[Source excerpt]
The Background to the Nazi Phenomenon

Georges van Vrekhem
Georges van Vrekhem

A background & analysis of the Nazi phenomenon. The role of Sri Aurobindo in the action against Hitler before & during the Second World War.

Hitler and his God 590 pages
English

Hitler Was No Accident

How was all that possible: Hitler, Nazism, the Second World War, the Holocaust…? The major tragedy of the 20th century has remained an unexplained mystery with a thousand explanations, justifications and refutations, especially among the people who started it all, the Germans. Were they not universally considered, before their nation plunged into its delirium, to be a people of Dichter und Denker, poets and thinkers, and perhaps still more essentially musicians? The previous chapters may have shown some force lines leading up to the tragedy (and we are not yet at the end of our story). But the historical concatenations are hardly known except to students of history, and Hitler is mostly represented in the popular mind as a devil or a clown, or both. The unusual dimensions of the movement he created, the admiration and enthusiasm he evoked, and the slaughter he caused, made some Germans explain away their guilt by positing that his apparition on the political stage and the subsequent global tragedy in which he starred were something out of the ordinary, irrational, and therefore an “accident” of history.

[What you need to do]
Condense the paragraph in the excerpt on the Nazi phenomenon that begins "How was all that possible" into a shorter version that keeps its main points. The records that follow have no connection to the text.

[Information supplied]
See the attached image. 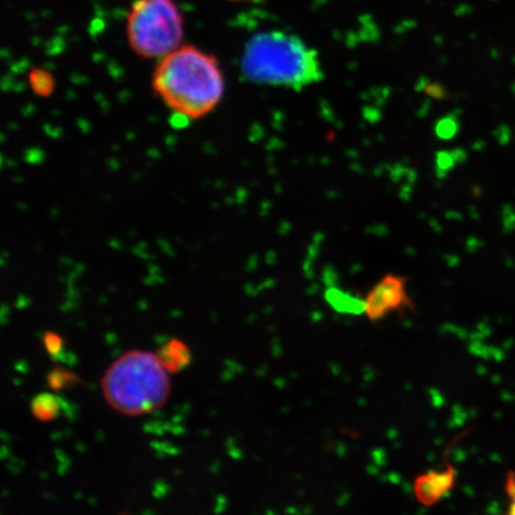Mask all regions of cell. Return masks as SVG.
Wrapping results in <instances>:
<instances>
[{"label":"cell","mask_w":515,"mask_h":515,"mask_svg":"<svg viewBox=\"0 0 515 515\" xmlns=\"http://www.w3.org/2000/svg\"><path fill=\"white\" fill-rule=\"evenodd\" d=\"M43 344H45L47 352L53 357L54 361H57V358L61 354L62 352V338L54 332H45L43 335Z\"/></svg>","instance_id":"11"},{"label":"cell","mask_w":515,"mask_h":515,"mask_svg":"<svg viewBox=\"0 0 515 515\" xmlns=\"http://www.w3.org/2000/svg\"><path fill=\"white\" fill-rule=\"evenodd\" d=\"M126 35L138 57L160 60L183 45V15L173 0H135L126 16Z\"/></svg>","instance_id":"4"},{"label":"cell","mask_w":515,"mask_h":515,"mask_svg":"<svg viewBox=\"0 0 515 515\" xmlns=\"http://www.w3.org/2000/svg\"><path fill=\"white\" fill-rule=\"evenodd\" d=\"M457 471L454 467H447L445 471H430L415 479L414 491L420 503L432 506L444 498H447L454 488Z\"/></svg>","instance_id":"6"},{"label":"cell","mask_w":515,"mask_h":515,"mask_svg":"<svg viewBox=\"0 0 515 515\" xmlns=\"http://www.w3.org/2000/svg\"><path fill=\"white\" fill-rule=\"evenodd\" d=\"M373 460L377 463L378 465H384L386 462V452L383 450H375L372 452Z\"/></svg>","instance_id":"14"},{"label":"cell","mask_w":515,"mask_h":515,"mask_svg":"<svg viewBox=\"0 0 515 515\" xmlns=\"http://www.w3.org/2000/svg\"><path fill=\"white\" fill-rule=\"evenodd\" d=\"M242 71L252 82L296 91L324 79L317 50L296 35L283 31L252 37L242 57Z\"/></svg>","instance_id":"2"},{"label":"cell","mask_w":515,"mask_h":515,"mask_svg":"<svg viewBox=\"0 0 515 515\" xmlns=\"http://www.w3.org/2000/svg\"><path fill=\"white\" fill-rule=\"evenodd\" d=\"M102 386L110 405L128 415L158 409L170 391L166 370L157 354L138 351H129L115 361Z\"/></svg>","instance_id":"3"},{"label":"cell","mask_w":515,"mask_h":515,"mask_svg":"<svg viewBox=\"0 0 515 515\" xmlns=\"http://www.w3.org/2000/svg\"><path fill=\"white\" fill-rule=\"evenodd\" d=\"M326 300L339 312L359 315L361 312H365L364 300L340 291L335 286H329L328 290L326 291Z\"/></svg>","instance_id":"8"},{"label":"cell","mask_w":515,"mask_h":515,"mask_svg":"<svg viewBox=\"0 0 515 515\" xmlns=\"http://www.w3.org/2000/svg\"><path fill=\"white\" fill-rule=\"evenodd\" d=\"M456 133V123L452 122L449 118L442 119L438 124V135L442 138H451Z\"/></svg>","instance_id":"12"},{"label":"cell","mask_w":515,"mask_h":515,"mask_svg":"<svg viewBox=\"0 0 515 515\" xmlns=\"http://www.w3.org/2000/svg\"><path fill=\"white\" fill-rule=\"evenodd\" d=\"M365 314L373 322L383 320L391 312L413 308L406 291V278L386 275L373 286L365 300Z\"/></svg>","instance_id":"5"},{"label":"cell","mask_w":515,"mask_h":515,"mask_svg":"<svg viewBox=\"0 0 515 515\" xmlns=\"http://www.w3.org/2000/svg\"><path fill=\"white\" fill-rule=\"evenodd\" d=\"M231 1H247V0H231Z\"/></svg>","instance_id":"15"},{"label":"cell","mask_w":515,"mask_h":515,"mask_svg":"<svg viewBox=\"0 0 515 515\" xmlns=\"http://www.w3.org/2000/svg\"><path fill=\"white\" fill-rule=\"evenodd\" d=\"M506 491L509 498V513L515 515V477L509 476L506 483Z\"/></svg>","instance_id":"13"},{"label":"cell","mask_w":515,"mask_h":515,"mask_svg":"<svg viewBox=\"0 0 515 515\" xmlns=\"http://www.w3.org/2000/svg\"><path fill=\"white\" fill-rule=\"evenodd\" d=\"M60 409H61L60 400L50 393H40L31 401V413L40 421L53 420L57 418Z\"/></svg>","instance_id":"9"},{"label":"cell","mask_w":515,"mask_h":515,"mask_svg":"<svg viewBox=\"0 0 515 515\" xmlns=\"http://www.w3.org/2000/svg\"><path fill=\"white\" fill-rule=\"evenodd\" d=\"M157 357L168 372L175 373L191 363V353L183 341L172 339L159 349Z\"/></svg>","instance_id":"7"},{"label":"cell","mask_w":515,"mask_h":515,"mask_svg":"<svg viewBox=\"0 0 515 515\" xmlns=\"http://www.w3.org/2000/svg\"><path fill=\"white\" fill-rule=\"evenodd\" d=\"M48 386L50 389L54 391H61L65 388H71V386H75L78 383H80V378L78 377L77 375L67 370L57 369L52 370L48 373Z\"/></svg>","instance_id":"10"},{"label":"cell","mask_w":515,"mask_h":515,"mask_svg":"<svg viewBox=\"0 0 515 515\" xmlns=\"http://www.w3.org/2000/svg\"><path fill=\"white\" fill-rule=\"evenodd\" d=\"M152 89L172 114L197 121L219 106L226 82L217 57L196 45H182L158 60Z\"/></svg>","instance_id":"1"}]
</instances>
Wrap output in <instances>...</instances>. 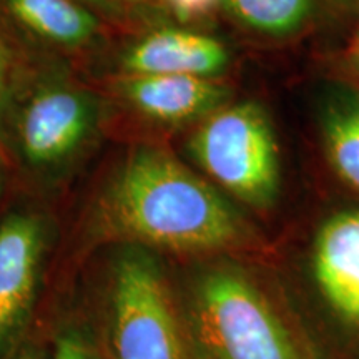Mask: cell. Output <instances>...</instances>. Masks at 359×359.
<instances>
[{
    "label": "cell",
    "mask_w": 359,
    "mask_h": 359,
    "mask_svg": "<svg viewBox=\"0 0 359 359\" xmlns=\"http://www.w3.org/2000/svg\"><path fill=\"white\" fill-rule=\"evenodd\" d=\"M12 359H43V353H42V349L29 346V348H24L22 351L17 353Z\"/></svg>",
    "instance_id": "cell-17"
},
{
    "label": "cell",
    "mask_w": 359,
    "mask_h": 359,
    "mask_svg": "<svg viewBox=\"0 0 359 359\" xmlns=\"http://www.w3.org/2000/svg\"><path fill=\"white\" fill-rule=\"evenodd\" d=\"M52 359H98L95 348L79 331L70 330L58 336Z\"/></svg>",
    "instance_id": "cell-13"
},
{
    "label": "cell",
    "mask_w": 359,
    "mask_h": 359,
    "mask_svg": "<svg viewBox=\"0 0 359 359\" xmlns=\"http://www.w3.org/2000/svg\"><path fill=\"white\" fill-rule=\"evenodd\" d=\"M85 7H93L105 13H120V4L115 0H77Z\"/></svg>",
    "instance_id": "cell-16"
},
{
    "label": "cell",
    "mask_w": 359,
    "mask_h": 359,
    "mask_svg": "<svg viewBox=\"0 0 359 359\" xmlns=\"http://www.w3.org/2000/svg\"><path fill=\"white\" fill-rule=\"evenodd\" d=\"M351 62H353L354 69H356L359 74V29H358L356 35H354L353 43H351Z\"/></svg>",
    "instance_id": "cell-18"
},
{
    "label": "cell",
    "mask_w": 359,
    "mask_h": 359,
    "mask_svg": "<svg viewBox=\"0 0 359 359\" xmlns=\"http://www.w3.org/2000/svg\"><path fill=\"white\" fill-rule=\"evenodd\" d=\"M228 65V52L217 39L188 30H156L140 40L125 67L133 75H190L210 79Z\"/></svg>",
    "instance_id": "cell-9"
},
{
    "label": "cell",
    "mask_w": 359,
    "mask_h": 359,
    "mask_svg": "<svg viewBox=\"0 0 359 359\" xmlns=\"http://www.w3.org/2000/svg\"><path fill=\"white\" fill-rule=\"evenodd\" d=\"M95 120L93 102L69 87H43L27 102L17 132L22 154L35 167L65 160L82 145Z\"/></svg>",
    "instance_id": "cell-5"
},
{
    "label": "cell",
    "mask_w": 359,
    "mask_h": 359,
    "mask_svg": "<svg viewBox=\"0 0 359 359\" xmlns=\"http://www.w3.org/2000/svg\"><path fill=\"white\" fill-rule=\"evenodd\" d=\"M175 12L183 19L203 15L217 6L219 0H168Z\"/></svg>",
    "instance_id": "cell-14"
},
{
    "label": "cell",
    "mask_w": 359,
    "mask_h": 359,
    "mask_svg": "<svg viewBox=\"0 0 359 359\" xmlns=\"http://www.w3.org/2000/svg\"><path fill=\"white\" fill-rule=\"evenodd\" d=\"M40 250L42 228L34 217L12 215L0 224V353L27 320Z\"/></svg>",
    "instance_id": "cell-6"
},
{
    "label": "cell",
    "mask_w": 359,
    "mask_h": 359,
    "mask_svg": "<svg viewBox=\"0 0 359 359\" xmlns=\"http://www.w3.org/2000/svg\"><path fill=\"white\" fill-rule=\"evenodd\" d=\"M115 2H116V4H120V6H122V0H115Z\"/></svg>",
    "instance_id": "cell-19"
},
{
    "label": "cell",
    "mask_w": 359,
    "mask_h": 359,
    "mask_svg": "<svg viewBox=\"0 0 359 359\" xmlns=\"http://www.w3.org/2000/svg\"><path fill=\"white\" fill-rule=\"evenodd\" d=\"M320 128L331 168L359 193V90L348 85L327 88L320 109Z\"/></svg>",
    "instance_id": "cell-10"
},
{
    "label": "cell",
    "mask_w": 359,
    "mask_h": 359,
    "mask_svg": "<svg viewBox=\"0 0 359 359\" xmlns=\"http://www.w3.org/2000/svg\"><path fill=\"white\" fill-rule=\"evenodd\" d=\"M7 11L40 37L62 45H82L98 30V20L77 0H4Z\"/></svg>",
    "instance_id": "cell-11"
},
{
    "label": "cell",
    "mask_w": 359,
    "mask_h": 359,
    "mask_svg": "<svg viewBox=\"0 0 359 359\" xmlns=\"http://www.w3.org/2000/svg\"><path fill=\"white\" fill-rule=\"evenodd\" d=\"M122 93L135 110L161 123H183L222 109L228 98L224 85L190 75H133Z\"/></svg>",
    "instance_id": "cell-8"
},
{
    "label": "cell",
    "mask_w": 359,
    "mask_h": 359,
    "mask_svg": "<svg viewBox=\"0 0 359 359\" xmlns=\"http://www.w3.org/2000/svg\"><path fill=\"white\" fill-rule=\"evenodd\" d=\"M313 268L331 306L359 323V210L336 213L323 223L314 241Z\"/></svg>",
    "instance_id": "cell-7"
},
{
    "label": "cell",
    "mask_w": 359,
    "mask_h": 359,
    "mask_svg": "<svg viewBox=\"0 0 359 359\" xmlns=\"http://www.w3.org/2000/svg\"><path fill=\"white\" fill-rule=\"evenodd\" d=\"M115 359H185L167 286L151 259L130 255L114 283Z\"/></svg>",
    "instance_id": "cell-4"
},
{
    "label": "cell",
    "mask_w": 359,
    "mask_h": 359,
    "mask_svg": "<svg viewBox=\"0 0 359 359\" xmlns=\"http://www.w3.org/2000/svg\"><path fill=\"white\" fill-rule=\"evenodd\" d=\"M219 4L238 24L269 37L299 32L314 11V0H219Z\"/></svg>",
    "instance_id": "cell-12"
},
{
    "label": "cell",
    "mask_w": 359,
    "mask_h": 359,
    "mask_svg": "<svg viewBox=\"0 0 359 359\" xmlns=\"http://www.w3.org/2000/svg\"><path fill=\"white\" fill-rule=\"evenodd\" d=\"M116 231L173 251H215L243 240L245 228L219 193L167 151L138 148L107 195Z\"/></svg>",
    "instance_id": "cell-1"
},
{
    "label": "cell",
    "mask_w": 359,
    "mask_h": 359,
    "mask_svg": "<svg viewBox=\"0 0 359 359\" xmlns=\"http://www.w3.org/2000/svg\"><path fill=\"white\" fill-rule=\"evenodd\" d=\"M195 158L224 190L264 208L280 190V154L269 116L257 102L226 105L206 116L190 142Z\"/></svg>",
    "instance_id": "cell-2"
},
{
    "label": "cell",
    "mask_w": 359,
    "mask_h": 359,
    "mask_svg": "<svg viewBox=\"0 0 359 359\" xmlns=\"http://www.w3.org/2000/svg\"><path fill=\"white\" fill-rule=\"evenodd\" d=\"M196 326L208 359H302L262 291L235 269L200 281Z\"/></svg>",
    "instance_id": "cell-3"
},
{
    "label": "cell",
    "mask_w": 359,
    "mask_h": 359,
    "mask_svg": "<svg viewBox=\"0 0 359 359\" xmlns=\"http://www.w3.org/2000/svg\"><path fill=\"white\" fill-rule=\"evenodd\" d=\"M8 67H11V53H8V45L6 39H4L2 30H0V111H2L4 100H6L7 93Z\"/></svg>",
    "instance_id": "cell-15"
}]
</instances>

[Answer to this problem]
How Hitler, Nazism, the Second World War and the Holocaust came about is still an unexplained mystery. It has a thousand explanations, justifications and refutations, especially among the Germans, who were once seen as a people of poets, thinkers and musicians. The previous chapters may have traced some lines leading to the tragedy. Still, only students of history know the historical chain of events, and popular opinion mostly casts Hitler as a devil, a clown, or both. His movement was unusually large, he drew great admiration and enthusiasm, and he caused vast slaughter. For these reasons, some Germans have excused their guilt by calling his rise and the global tragedy an irrational "accident" of history.